RH law violations rampant; probe set
THE Commission on Human Rights on Tuesday expressed alarm over violations of the Responsible Parenthood and Reproductive Health Act in Sorsogon and Manila.
At a news conference, Commissioner Karen Gomez-Dumpit spearheaded the launch of a national inquiry on reproductive health to run from March until the first week of May.
“You may ask, what is a national inquiry? And why RH?” she asked.
She differentiated a public inquiry normally conducted by CHR from a national inquiry, citing the latter would gather numerous accounts, complaints, statements on denial, barriers, and lack of access to RH services and information, or the absence of it.
“A national inquiry process is a strategy adopted by national human rights institutions in order to deal with a large number of individual complaints in a pro-active and cost effective way,” she told reporters.
“So why RH?” she asked.
While the past years have seen gain in looking after the welfare of the women sector through the passage of Republic Act 9710 or the Magna Carta of Women in 2009 and RA 10354 or the RH Law in 2012, there are still several local government units that do not support the RH law, she said.
During the Convention on the Elimination of all forms of Discrimination Against Women in 2015, findings of its special inquiry on reproductive health showed the government was accountable for grave and systematic violations.
She cited Manila for its issuance of Executive Order 00310 on the prohibition of the use and provision of modern contraception by then mayor Joselito Atienza in 2009.
“Also in Sorsogon City, in February 2015, the mayor issued a pro-life resolution.
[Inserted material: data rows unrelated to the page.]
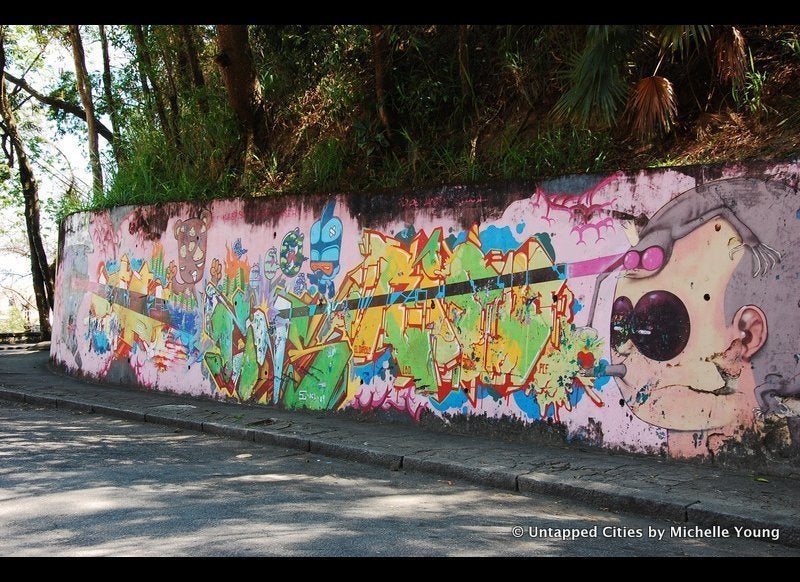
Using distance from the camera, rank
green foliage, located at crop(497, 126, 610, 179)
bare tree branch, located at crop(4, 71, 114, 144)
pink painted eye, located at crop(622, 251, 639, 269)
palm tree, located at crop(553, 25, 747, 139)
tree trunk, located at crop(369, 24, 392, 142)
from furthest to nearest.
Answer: bare tree branch, located at crop(4, 71, 114, 144) < tree trunk, located at crop(369, 24, 392, 142) < green foliage, located at crop(497, 126, 610, 179) < pink painted eye, located at crop(622, 251, 639, 269) < palm tree, located at crop(553, 25, 747, 139)

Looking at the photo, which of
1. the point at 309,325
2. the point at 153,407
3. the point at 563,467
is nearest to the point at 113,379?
the point at 153,407

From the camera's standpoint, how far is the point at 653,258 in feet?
24.3

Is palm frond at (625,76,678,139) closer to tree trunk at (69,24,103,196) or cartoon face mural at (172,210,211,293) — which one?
cartoon face mural at (172,210,211,293)

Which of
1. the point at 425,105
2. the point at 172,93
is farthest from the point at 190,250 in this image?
the point at 172,93

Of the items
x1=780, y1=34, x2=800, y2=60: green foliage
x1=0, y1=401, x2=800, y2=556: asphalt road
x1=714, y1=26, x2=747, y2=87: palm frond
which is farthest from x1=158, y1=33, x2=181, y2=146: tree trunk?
x1=780, y1=34, x2=800, y2=60: green foliage

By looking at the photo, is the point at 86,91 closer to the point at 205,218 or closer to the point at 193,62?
the point at 193,62

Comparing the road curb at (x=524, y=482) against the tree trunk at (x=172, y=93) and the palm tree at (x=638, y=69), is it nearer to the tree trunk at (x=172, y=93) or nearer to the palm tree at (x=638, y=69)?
the palm tree at (x=638, y=69)

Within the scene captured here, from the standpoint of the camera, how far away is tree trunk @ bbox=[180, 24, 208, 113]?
14094 mm

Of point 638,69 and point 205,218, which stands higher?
point 638,69

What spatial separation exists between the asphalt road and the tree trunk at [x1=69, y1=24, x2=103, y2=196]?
989 cm

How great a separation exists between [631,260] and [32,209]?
2175 cm

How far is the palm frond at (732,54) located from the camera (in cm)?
796

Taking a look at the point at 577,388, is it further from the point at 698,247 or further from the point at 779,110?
the point at 779,110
Contraceptives were pulled out from health centers, depriving women of reproductive health services,” she said.
In addition, Sorsogon City proposed a measure criminalizing the dispensation of family planning commodities. It is still pending in the city council, she added.
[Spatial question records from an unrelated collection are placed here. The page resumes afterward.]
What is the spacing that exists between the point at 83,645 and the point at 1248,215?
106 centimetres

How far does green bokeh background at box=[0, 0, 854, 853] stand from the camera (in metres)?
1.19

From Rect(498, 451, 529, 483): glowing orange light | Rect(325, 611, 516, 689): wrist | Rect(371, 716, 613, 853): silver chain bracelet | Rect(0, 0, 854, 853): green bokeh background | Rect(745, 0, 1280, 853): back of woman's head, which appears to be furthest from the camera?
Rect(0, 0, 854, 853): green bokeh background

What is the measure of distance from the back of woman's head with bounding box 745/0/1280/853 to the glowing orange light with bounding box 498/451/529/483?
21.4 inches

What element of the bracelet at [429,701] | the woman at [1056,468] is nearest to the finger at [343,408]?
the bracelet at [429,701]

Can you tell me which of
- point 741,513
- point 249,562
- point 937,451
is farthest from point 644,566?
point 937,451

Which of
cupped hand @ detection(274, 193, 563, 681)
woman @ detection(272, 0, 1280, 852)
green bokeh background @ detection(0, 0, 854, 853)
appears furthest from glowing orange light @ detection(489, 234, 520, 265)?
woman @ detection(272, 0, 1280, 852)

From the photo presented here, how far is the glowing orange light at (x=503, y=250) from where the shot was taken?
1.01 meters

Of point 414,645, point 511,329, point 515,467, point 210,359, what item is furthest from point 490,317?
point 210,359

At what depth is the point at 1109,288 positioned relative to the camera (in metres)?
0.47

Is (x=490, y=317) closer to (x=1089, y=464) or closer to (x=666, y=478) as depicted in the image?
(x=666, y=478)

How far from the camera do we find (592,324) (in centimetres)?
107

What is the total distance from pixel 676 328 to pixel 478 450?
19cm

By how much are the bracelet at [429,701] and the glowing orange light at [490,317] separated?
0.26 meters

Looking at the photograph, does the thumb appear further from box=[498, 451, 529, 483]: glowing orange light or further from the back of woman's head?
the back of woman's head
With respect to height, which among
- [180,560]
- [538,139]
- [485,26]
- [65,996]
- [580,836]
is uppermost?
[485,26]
A public hearing in Metro Manila is set on April 4 to document the barriers and problems being experienced by service providers, both state and non-state, and the affected women, particularly to those most vulnerable and marginalized.
The other public hearings will be held in Legaspi City, Albay on April 14, Zamboanga on April 21, Leyte’s Tacloban City on April 25 and Cagayan de Oro on April 29.
“Let our voices be heard, and let our stories count. Together, we call and we claim reproductive justice,” Gomez-Dumpit said.
She lamented that many women still continue to face significant inequality and discrimination in accessing reproductive health information and services.
“The Philippines has one of the highest rates of maternal mortality in the Asia and the Pacific region and is off-track to achieve the Millennium Development Goal 5,” she said.
CHR has partnered with the United Nations Populations Fund, Likhaan Center for Woman and other civil society organizations focusing on reproductive health to investigate violations.